Il nostro amico e prestigioso collaboratore Mario Furlan, risponde a due domande di lettori

D: Sono il classico precario: una volta laureato non ho fatto altro che stage, co.co.co, co.co.pro e contratti a progetto. Gli anni passano e non riesco a costruirmi un futuro…

Enzo, 27 anni

R: Da una parte ci sono abusi da parte dei datori di lavoro, dall’altra una legislazione rigida che rende più facile divorziare dalla moglie che licenziare il dipendente: per questo molti ci pensano mille volte prima di assumere. Andiamo comunque verso un futuro di flessibilità, che è l’altra faccia della precarietà: il lavoro a vita è un retaggio del passato. Sii capace di rischiare, di reinventarti. La flessibilità professionale deve stimolare la flessibilità mentale. E devi diventare talmente bravo e affidabile da diventare indispensabile. Nessun datore di lavoro vuole privarsi di collaboratori validi e affidabili: sono una merce rara!
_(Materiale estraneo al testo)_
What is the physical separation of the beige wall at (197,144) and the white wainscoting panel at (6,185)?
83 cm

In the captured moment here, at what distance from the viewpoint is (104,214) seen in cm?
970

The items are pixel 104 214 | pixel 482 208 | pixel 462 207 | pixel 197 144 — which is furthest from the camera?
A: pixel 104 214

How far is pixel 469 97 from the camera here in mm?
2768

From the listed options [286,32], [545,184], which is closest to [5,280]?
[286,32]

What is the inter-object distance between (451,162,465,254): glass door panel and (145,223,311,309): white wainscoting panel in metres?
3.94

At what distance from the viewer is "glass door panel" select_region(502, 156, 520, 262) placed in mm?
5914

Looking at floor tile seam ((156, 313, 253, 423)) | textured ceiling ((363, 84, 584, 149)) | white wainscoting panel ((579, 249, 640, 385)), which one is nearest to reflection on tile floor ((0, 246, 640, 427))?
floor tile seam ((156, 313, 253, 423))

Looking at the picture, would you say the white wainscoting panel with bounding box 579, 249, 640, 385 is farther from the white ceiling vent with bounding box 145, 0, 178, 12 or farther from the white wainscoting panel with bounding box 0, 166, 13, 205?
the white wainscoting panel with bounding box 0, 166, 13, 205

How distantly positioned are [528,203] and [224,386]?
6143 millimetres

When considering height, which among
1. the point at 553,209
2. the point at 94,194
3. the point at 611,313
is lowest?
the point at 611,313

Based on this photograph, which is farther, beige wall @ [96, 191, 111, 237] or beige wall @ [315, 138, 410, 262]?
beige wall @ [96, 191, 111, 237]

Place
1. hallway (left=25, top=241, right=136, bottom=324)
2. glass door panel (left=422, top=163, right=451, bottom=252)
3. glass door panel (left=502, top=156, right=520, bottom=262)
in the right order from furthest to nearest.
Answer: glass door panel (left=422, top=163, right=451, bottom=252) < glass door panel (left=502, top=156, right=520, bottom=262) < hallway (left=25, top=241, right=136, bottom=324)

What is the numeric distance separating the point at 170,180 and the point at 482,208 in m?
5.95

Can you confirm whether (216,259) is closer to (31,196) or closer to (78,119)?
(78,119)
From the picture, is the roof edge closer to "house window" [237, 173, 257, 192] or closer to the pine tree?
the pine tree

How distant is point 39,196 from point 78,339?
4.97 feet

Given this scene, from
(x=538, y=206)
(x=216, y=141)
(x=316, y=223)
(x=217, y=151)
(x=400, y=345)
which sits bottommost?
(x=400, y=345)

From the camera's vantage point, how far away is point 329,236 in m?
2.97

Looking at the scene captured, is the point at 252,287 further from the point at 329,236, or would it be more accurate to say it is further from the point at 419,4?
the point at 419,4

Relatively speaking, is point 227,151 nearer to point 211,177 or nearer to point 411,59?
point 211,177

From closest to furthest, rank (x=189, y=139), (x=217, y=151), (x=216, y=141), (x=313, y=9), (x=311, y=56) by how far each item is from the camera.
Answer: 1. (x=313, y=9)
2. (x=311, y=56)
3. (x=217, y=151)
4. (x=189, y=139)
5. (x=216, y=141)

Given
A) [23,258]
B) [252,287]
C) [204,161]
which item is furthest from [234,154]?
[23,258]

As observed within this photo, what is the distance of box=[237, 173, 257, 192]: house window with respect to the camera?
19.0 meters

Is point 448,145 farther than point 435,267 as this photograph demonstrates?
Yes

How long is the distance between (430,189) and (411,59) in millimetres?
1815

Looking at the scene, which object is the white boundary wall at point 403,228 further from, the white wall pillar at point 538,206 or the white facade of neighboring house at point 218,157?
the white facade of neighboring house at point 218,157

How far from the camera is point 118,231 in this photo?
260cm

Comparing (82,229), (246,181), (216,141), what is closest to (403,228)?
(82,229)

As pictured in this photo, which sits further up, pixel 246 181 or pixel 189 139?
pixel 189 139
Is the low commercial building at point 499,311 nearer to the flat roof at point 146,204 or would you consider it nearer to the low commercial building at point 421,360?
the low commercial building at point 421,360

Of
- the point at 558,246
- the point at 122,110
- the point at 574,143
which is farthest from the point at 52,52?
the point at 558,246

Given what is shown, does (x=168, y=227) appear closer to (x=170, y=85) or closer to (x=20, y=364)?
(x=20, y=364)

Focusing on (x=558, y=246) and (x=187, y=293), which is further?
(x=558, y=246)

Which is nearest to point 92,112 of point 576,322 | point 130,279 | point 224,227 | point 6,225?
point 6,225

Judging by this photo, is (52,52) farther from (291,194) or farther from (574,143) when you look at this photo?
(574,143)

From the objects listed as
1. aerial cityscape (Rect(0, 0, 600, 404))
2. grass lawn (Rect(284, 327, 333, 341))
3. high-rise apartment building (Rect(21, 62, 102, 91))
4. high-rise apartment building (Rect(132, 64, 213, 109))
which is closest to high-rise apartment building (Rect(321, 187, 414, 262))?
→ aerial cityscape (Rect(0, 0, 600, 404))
D: In ufficio sono tutti stronzi, dal capo ai colleghi: pronti a fregarti e a parlare male di te.

Umberto, 40 anni

R: Sono proprio tutti stronzi? O non sarà che il tuo caratterino non ti fa andare d’accordo con gli altri? Diffido di chi dà la colpa sempre agli altri, di chi si sente l’unico giusto in mezzo a gente sbagliata. Fatti l’autocritica, cerca di vedere dove sbagli: hai un atteggiamento chiuso? Sei aggressivo, o sulla difensiva? Gli altri sono il nostro specchio: alla nostra azione segue una reazione uguale e contraria. Come in fisica. Se tu sei gentile, gli altri saranno gentili; se sei antipatico ti troverai circondato da antipatia.